Who gave them their queer name? A hatchet would be a rather clumsy tool for us to use in opening a nut, but these birds have a convenient, ever-ready one in their long, stout, sharply pointed bills with which they hack apart the small thin-shelled nuts like beech nuts and hazel nuts, chinquapins and chestnuts, kernels of corn and sunflower seeds. These they wedge into cracks in the bark just big enough to hold them. During the summer and early autumn when insects are plentiful, the nuthatches eat little else; and then they thriftily store away the other items on their bill of fare, squirrel fashion, so that when frost kills the insects, they may vary their diet of insect eggs and grubs with nuts and the larger grain. Flying to the spot where a nut has been securely wedged, perhaps weeks before, the bird scores and hacks and pecks it open with his sharp little hatchet, whose hard blows may be heard far away.

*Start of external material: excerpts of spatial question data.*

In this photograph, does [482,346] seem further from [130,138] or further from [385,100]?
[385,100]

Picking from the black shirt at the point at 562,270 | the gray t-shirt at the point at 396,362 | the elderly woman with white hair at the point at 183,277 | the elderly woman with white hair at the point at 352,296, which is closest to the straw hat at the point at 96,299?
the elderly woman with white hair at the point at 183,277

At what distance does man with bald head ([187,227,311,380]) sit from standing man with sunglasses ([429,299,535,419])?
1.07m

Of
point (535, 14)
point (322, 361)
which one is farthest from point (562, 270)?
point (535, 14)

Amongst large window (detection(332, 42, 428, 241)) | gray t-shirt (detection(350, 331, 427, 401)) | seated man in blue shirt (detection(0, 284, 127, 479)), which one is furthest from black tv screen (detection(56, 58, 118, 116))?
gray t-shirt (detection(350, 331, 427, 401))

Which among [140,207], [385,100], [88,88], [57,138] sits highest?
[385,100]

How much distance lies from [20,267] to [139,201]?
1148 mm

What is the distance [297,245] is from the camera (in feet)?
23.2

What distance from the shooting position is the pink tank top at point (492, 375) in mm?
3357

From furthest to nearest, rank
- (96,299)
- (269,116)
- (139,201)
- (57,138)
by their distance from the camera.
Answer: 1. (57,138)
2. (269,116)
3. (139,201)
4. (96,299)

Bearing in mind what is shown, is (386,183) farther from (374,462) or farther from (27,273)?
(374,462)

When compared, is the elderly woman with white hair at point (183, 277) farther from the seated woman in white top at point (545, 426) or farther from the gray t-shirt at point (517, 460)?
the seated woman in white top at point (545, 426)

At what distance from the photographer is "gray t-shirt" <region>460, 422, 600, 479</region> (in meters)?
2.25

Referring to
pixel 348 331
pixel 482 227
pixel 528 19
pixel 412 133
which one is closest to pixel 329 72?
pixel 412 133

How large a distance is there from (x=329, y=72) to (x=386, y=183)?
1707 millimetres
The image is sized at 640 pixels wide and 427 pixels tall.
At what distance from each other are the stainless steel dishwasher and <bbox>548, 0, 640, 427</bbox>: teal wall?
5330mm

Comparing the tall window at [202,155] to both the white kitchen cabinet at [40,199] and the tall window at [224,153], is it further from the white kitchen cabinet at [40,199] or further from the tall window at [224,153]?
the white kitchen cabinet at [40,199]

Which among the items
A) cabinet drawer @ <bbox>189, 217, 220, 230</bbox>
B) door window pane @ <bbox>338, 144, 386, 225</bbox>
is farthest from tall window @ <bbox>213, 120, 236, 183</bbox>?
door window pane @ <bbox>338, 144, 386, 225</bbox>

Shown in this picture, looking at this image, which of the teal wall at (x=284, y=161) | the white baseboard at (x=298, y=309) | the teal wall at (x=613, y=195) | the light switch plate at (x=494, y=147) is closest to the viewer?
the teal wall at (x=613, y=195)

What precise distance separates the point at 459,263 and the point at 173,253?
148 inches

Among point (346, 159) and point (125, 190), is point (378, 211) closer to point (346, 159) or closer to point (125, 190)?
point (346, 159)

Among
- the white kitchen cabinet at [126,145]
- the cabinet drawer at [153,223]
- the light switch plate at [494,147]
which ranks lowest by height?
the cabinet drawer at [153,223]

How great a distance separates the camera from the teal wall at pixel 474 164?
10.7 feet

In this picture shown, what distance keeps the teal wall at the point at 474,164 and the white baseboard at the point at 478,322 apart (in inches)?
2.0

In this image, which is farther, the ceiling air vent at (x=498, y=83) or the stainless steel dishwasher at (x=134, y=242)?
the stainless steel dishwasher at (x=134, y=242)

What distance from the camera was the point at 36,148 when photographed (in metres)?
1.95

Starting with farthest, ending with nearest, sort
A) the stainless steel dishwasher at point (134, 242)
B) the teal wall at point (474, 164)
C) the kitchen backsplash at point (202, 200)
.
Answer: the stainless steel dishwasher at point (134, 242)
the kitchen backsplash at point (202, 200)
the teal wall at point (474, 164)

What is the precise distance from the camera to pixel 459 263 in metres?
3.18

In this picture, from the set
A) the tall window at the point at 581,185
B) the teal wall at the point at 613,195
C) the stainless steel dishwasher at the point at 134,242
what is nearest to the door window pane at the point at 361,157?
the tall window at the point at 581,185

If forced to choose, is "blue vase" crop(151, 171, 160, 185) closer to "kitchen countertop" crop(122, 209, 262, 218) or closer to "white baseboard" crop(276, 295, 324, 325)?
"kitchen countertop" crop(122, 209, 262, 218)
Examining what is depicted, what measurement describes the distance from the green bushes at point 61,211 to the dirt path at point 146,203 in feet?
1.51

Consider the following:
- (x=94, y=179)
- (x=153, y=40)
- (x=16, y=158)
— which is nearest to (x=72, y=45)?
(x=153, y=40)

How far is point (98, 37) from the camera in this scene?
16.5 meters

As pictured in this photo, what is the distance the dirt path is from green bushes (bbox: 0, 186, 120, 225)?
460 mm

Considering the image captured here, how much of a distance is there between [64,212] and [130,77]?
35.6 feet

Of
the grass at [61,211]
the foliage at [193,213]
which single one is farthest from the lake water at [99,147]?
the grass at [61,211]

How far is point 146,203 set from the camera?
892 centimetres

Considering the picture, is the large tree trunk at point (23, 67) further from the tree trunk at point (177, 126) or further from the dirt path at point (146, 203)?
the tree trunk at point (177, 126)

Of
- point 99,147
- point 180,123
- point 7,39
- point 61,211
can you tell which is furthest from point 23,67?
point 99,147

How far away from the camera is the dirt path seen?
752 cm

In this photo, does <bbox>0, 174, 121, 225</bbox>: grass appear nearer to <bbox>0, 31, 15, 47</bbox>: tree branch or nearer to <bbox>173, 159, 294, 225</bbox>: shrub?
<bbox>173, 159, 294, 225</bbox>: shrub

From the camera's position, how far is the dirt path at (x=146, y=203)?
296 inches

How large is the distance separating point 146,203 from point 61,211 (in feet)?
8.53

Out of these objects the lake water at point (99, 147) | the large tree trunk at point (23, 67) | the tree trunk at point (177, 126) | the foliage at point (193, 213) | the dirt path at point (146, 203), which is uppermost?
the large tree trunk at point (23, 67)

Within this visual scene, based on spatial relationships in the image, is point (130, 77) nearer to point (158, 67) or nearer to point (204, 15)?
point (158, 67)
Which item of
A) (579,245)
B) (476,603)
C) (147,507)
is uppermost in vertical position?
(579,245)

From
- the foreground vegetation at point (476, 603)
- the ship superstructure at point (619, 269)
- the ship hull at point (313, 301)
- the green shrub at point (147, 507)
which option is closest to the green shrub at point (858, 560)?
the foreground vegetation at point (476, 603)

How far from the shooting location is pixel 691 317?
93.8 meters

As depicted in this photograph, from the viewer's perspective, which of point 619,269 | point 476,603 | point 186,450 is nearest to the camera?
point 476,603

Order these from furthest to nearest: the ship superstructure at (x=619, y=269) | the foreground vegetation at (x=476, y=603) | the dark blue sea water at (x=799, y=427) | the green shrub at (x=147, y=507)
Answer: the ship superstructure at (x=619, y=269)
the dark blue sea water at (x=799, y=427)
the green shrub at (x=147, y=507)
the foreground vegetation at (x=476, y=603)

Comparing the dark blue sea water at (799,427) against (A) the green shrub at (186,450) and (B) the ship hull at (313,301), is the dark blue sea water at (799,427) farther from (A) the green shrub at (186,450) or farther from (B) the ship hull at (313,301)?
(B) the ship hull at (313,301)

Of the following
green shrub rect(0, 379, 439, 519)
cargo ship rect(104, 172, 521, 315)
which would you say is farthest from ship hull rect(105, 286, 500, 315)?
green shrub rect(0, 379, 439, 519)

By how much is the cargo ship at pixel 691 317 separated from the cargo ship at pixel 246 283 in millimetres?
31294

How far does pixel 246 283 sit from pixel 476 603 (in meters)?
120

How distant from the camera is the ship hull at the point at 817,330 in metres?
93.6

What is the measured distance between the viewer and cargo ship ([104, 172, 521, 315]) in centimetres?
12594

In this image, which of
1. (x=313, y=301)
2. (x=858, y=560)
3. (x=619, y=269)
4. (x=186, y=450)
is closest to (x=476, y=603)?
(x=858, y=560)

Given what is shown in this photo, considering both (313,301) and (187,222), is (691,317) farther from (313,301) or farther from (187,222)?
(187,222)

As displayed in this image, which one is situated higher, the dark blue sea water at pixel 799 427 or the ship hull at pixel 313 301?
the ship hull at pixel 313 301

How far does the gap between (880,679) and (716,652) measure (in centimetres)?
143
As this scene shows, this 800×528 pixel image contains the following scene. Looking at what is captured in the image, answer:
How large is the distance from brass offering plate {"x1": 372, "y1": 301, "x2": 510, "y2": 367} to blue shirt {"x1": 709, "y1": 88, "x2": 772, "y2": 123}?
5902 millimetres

Although this tool is a great help to the nuthatches in making their nests, they appear to be quite as ready to accept a deserted woodpecker's hole as the chickadee with a smaller bill. A natural cavity will answer, or, if they must, they will make one in some forest tree. The red-breasted nuthatches have a curious habit of smearing the entrance to the hole with fir-balsam or pitch. Why do you suppose they do it? Perhaps they think this will discourage egg suckers, like snakes, mice, or squirrels; but, in effect, the sticky gum often pulls the feathers from their own breasts as they go in and out attending to the wants of their family.

 

RUBY-CROWNED KINGLET

Count that a red-letter day on your calendar when first you see either this tiny, dainty sprite, or his next of kin, the golden-crowned kinglet, fluttering, twinkling about the evergreens. In republican America we don't often have the chance to meet two crowned heads. Energetic as wrens, restless as warblers, and as perpetually looking for insect food, the kinglets flit with a sudden, jerking motion from twig to twig among the trees and bushes, now on the lawn, now in the orchard and presently in the hedgerow down the lane. They have a pretty trick of lifting and flitting their wings every little while. The bluebird and pine grosbeak have it too, but their much larger, trembling wings seem far less nervous.

Happily the kinglets are not at all shy; no bird is that is hatched out so far north that it never sees a human being until it travels southward to spend the winter. Alas! It is the birds that know us too well that are often the most afraid. When the leaves are turning crimson and russet and gold in the autumn, keep a sharp look out for the plump little grayish, olive green birds that are even smaller than wrens, and not very much larger than hummingbirds. Although members of quite a different family -- the kinglets are exclusive-they condescend to join the nuthatches and chickadees in the orchard to help clean the farmer's fruit trees or pick up a morsel at the free lunch counter in zero weather. Love or war is necessary to make the king show us his crown. But vanity or anger is sufficient excuse for lifting the dark feathers that nearly conceal the beauty spot on the top of his head when the midget's mind is at ease. If you approach very near -- and he will allow you to almost touch him -- you may see the little patch of brilliant red feathers, it is true, but you will probably get an unexpected, chattering scolding from the little king as he flies away.

In the spring his love song is as surprisingly strong in proportion to his size as the wren's. It seems impossible for such a volume of mellow flute-like melody to pour from a throat so tiny. Before we have a chance to hear it again the singer is off with his tiny queen to nest in some spruce tree beyond the Canadian border.


The noisy contents of a soap box: a family of house wrens.